Prigogine greatly enhanced the understanding of irreversible processes, particularly in systems that are far from equilibrium. Prigogine also was the first to apply thermodynamics to the study of irreversible processes in living and inanimate systems.
He also developed the concept of dissipative structures to describe open systems, in which an exchange of matter and energy occurs between a system and its environment. Prigogine received the Nobel Prize in Chemistry in 1977 for his dissipative structure research and for his contributions to nonequilibrium thermodynamics.
A recipient of 53 honorary degrees, he was an author on 20 books and nearly 1,000 research articles. He also received numerous international awards, including: the Golden Medal of the Swante Arrhenius, Swedish Academy, Rumford Gold Medal, Royal Society of London, Descartes Medal, Paris; Commander of the Legion of Honor, France: Imperial Order of the Rising Sun, Japan; and the Medal of the President of the Italian Senate.

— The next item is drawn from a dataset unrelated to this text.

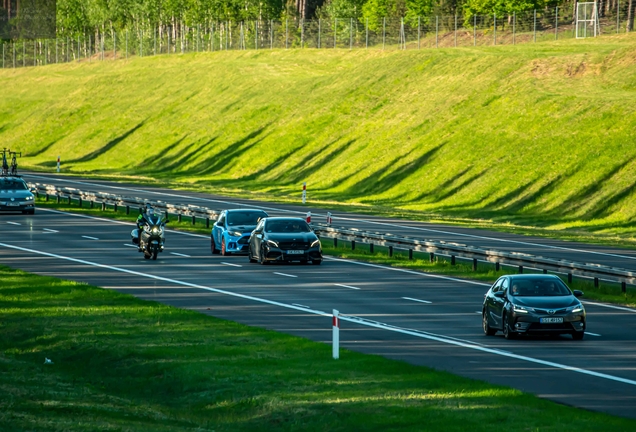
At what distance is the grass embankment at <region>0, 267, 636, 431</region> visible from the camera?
15.5 m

In addition, Prigogine was awarded the title of viscount by the king of Belgium in 1989.
Born in Moscow on Jan. 25, 1917, Prigogine obtained undergraduate and graduate degrees in chemistry at the Universite Libre de Bruxelles in Brussels, Belgium. He came to The University of Texas at Austin in 1967 as a professor of physics and chemical engineering. He became the Regental Professor in 1977 and the Ashbel Smith Professor in 1984.
Upon his arrival in Austin, he started the Ilya Prigogine Center for Studies in Statistical Mechanics and Complex Systems, then called the Center for Thermodynamics and Statistical Mechanics. It is one of five Ilya Prigogine research centers in the world.
Prigogine was directing the International Solvay Institutes for Physics and Chemistry in Brussels, Belgium, at the time of his death. He lived there when he was not active at The University of Texas at Austin. He is survived by his wife, Marina Prokopowicz, and sons, Yves and Pascal Prigogine.